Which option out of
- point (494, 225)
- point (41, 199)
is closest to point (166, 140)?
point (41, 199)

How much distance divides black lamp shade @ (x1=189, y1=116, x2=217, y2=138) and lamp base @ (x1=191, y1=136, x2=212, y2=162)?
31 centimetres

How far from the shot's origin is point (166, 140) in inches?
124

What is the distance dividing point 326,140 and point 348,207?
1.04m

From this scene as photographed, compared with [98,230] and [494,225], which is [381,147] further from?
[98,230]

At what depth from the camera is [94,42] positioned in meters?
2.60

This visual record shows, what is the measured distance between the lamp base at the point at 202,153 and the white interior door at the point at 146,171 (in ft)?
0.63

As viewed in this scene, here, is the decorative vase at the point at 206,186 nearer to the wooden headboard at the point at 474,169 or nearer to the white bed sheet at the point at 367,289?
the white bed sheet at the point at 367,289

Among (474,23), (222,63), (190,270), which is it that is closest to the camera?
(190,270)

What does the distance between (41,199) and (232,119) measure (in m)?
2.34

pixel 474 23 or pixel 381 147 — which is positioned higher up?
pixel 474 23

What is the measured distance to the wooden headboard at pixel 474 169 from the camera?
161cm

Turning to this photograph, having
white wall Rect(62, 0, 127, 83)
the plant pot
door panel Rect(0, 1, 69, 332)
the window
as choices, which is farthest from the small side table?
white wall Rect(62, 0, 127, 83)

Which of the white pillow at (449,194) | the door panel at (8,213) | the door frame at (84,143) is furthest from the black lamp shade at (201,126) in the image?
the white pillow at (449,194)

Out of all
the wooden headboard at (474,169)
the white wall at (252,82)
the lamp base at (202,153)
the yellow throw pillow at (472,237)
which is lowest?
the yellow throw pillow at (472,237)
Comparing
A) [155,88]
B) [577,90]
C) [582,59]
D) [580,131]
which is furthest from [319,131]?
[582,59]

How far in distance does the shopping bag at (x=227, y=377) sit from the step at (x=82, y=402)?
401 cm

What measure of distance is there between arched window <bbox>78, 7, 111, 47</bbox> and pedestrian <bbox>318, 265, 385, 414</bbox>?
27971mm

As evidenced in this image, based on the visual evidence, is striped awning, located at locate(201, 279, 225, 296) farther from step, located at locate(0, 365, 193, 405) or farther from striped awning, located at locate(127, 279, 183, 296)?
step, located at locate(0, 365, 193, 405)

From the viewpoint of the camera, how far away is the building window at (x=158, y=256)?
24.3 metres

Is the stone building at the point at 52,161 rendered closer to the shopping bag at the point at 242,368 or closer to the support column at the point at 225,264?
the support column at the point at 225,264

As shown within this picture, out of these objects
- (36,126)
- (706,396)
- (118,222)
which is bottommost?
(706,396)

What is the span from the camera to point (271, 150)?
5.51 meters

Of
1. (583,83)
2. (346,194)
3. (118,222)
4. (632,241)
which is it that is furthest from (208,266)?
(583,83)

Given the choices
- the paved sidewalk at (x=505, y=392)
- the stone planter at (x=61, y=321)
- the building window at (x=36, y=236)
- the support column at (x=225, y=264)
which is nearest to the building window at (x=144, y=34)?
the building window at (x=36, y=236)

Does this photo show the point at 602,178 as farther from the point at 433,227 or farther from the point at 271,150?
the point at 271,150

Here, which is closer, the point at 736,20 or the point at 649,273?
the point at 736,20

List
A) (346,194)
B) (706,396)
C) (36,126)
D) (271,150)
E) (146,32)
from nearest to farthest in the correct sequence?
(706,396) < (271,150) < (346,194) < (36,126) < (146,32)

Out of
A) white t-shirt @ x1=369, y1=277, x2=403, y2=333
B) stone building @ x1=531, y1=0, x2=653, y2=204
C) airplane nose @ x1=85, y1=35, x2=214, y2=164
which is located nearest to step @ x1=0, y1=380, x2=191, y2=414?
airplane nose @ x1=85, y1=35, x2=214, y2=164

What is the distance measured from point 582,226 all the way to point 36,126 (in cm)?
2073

────────────────

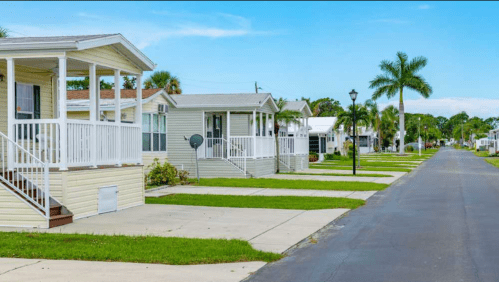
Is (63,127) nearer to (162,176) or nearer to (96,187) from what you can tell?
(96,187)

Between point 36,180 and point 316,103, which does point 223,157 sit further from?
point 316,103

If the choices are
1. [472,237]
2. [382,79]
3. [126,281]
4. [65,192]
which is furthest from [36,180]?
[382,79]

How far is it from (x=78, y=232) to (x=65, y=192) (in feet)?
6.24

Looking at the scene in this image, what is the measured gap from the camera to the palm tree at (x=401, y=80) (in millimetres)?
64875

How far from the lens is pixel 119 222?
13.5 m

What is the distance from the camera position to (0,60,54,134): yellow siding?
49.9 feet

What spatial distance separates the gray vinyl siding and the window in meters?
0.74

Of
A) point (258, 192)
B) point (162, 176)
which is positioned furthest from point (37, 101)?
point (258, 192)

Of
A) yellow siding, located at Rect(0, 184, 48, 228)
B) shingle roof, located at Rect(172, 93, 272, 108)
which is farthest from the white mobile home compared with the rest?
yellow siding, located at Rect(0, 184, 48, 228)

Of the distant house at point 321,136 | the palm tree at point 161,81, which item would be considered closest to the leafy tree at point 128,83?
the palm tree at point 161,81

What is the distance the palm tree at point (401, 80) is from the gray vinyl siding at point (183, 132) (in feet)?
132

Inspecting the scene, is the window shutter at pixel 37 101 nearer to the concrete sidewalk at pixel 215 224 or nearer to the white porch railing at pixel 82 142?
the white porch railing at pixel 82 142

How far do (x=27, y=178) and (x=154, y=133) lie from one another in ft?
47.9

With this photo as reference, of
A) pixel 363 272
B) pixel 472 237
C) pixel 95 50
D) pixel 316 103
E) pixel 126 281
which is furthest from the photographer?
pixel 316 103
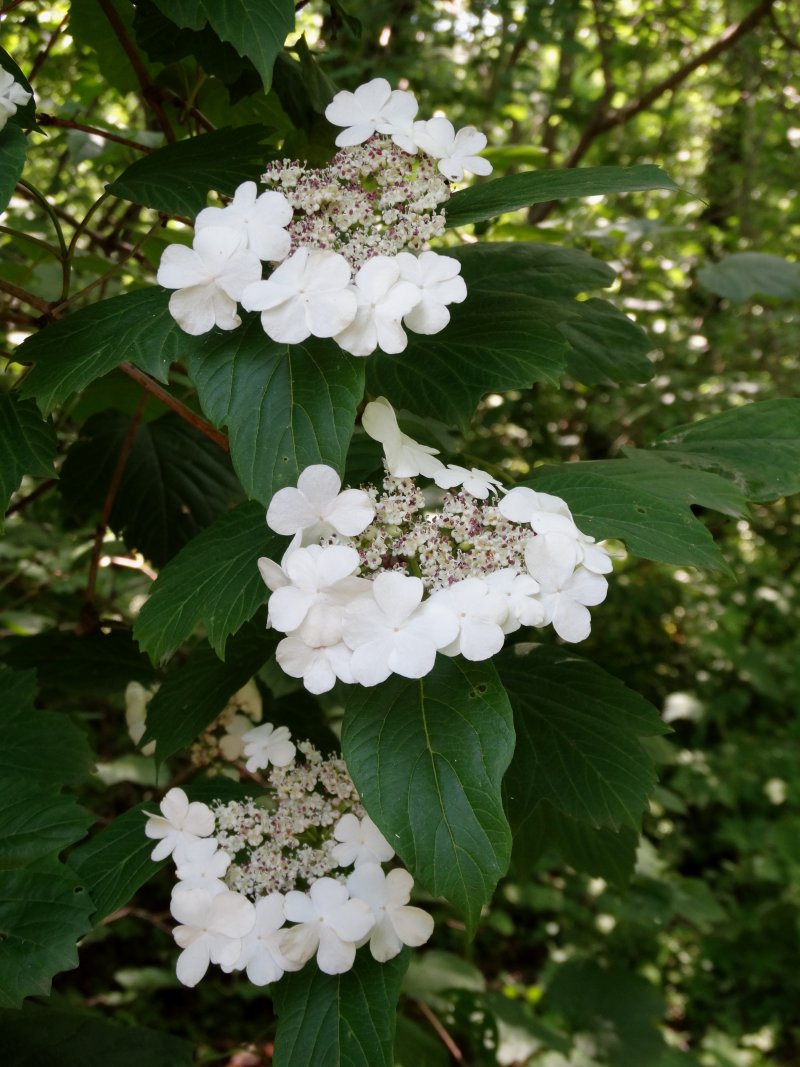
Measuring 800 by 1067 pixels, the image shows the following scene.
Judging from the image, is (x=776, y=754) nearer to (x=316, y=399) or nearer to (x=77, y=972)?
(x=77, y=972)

────────────────

Reproduce the records from the line containing "How far in distance" through the line containing "5.51 meters", inclusive, replacing "shopping bag" with "grocery bag" and leaving everything else unchanged.

Output of the exercise:
How far in distance does the grocery bag at (x=227, y=377) sit from the step at (x=82, y=402)?
401 cm

What measure of distance is there between arched window <bbox>78, 7, 111, 47</bbox> and pedestrian <bbox>318, 265, 385, 414</bbox>?
27971mm

As evidenced in this image, based on the visual evidence, is striped awning, located at locate(201, 279, 225, 296) farther from step, located at locate(0, 365, 193, 405) or farther from striped awning, located at locate(127, 279, 183, 296)?
step, located at locate(0, 365, 193, 405)

From the viewpoint of the camera, how far away is the building window at (x=158, y=256)?
24.3 metres

Is the stone building at the point at 52,161 rendered closer to the grocery bag at the point at 242,368 or closer to the support column at the point at 225,264?
the support column at the point at 225,264

As shown within this picture, out of these objects
- (36,126)
- (706,396)
- (118,222)
which is bottommost?
(706,396)

What is the span from the camera to point (271, 150)?
5.51 meters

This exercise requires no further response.